> SUPPLIED INFORMATION:
════════
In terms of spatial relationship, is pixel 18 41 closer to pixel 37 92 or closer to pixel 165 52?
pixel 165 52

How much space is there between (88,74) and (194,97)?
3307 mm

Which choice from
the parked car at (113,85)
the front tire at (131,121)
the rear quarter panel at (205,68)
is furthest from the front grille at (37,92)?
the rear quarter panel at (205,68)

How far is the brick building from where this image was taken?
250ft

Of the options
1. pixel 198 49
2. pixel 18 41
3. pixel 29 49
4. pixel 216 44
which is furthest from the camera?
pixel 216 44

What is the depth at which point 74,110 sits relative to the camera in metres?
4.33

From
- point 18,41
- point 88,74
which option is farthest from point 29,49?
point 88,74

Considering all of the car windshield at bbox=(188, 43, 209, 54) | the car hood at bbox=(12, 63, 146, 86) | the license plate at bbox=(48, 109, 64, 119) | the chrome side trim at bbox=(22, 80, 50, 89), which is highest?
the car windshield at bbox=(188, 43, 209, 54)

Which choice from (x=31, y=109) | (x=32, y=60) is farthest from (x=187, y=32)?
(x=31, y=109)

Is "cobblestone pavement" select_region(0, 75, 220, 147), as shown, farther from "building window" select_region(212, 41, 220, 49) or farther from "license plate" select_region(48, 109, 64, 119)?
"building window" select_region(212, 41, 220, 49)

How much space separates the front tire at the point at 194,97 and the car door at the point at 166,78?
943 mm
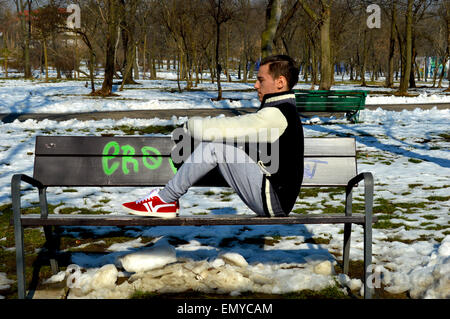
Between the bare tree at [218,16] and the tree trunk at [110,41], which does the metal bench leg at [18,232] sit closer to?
the bare tree at [218,16]

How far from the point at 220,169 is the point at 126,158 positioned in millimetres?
897

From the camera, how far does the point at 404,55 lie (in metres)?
26.3

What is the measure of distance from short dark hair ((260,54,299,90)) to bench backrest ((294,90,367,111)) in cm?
1046

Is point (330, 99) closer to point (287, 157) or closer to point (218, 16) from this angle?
point (218, 16)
════════
> DIRECTIVE:
Starting at the line that contains "Between the bare" and running through the end of the records, copy those lines again, substituting "seat" for "bench" and leaving everything else unchanged.

> FINAL RESULT:
Between the bare tree at [218,16] and the tree trunk at [110,41], which does the metal seat leg at [18,232] sit closer to?
the bare tree at [218,16]

How far from the point at 220,169 is the point at 126,158 positioned in millimetres?
897

From the camera, how far does the point at 404,55 lie (in metres)?
26.3

What is the measure of distance from short dark hair ((260,54,299,90)) to seat backrest ((294,90,367,111)) in cm?
1046

Is point (330, 99) closer to point (287, 157) or closer to point (218, 16) from this angle?
point (218, 16)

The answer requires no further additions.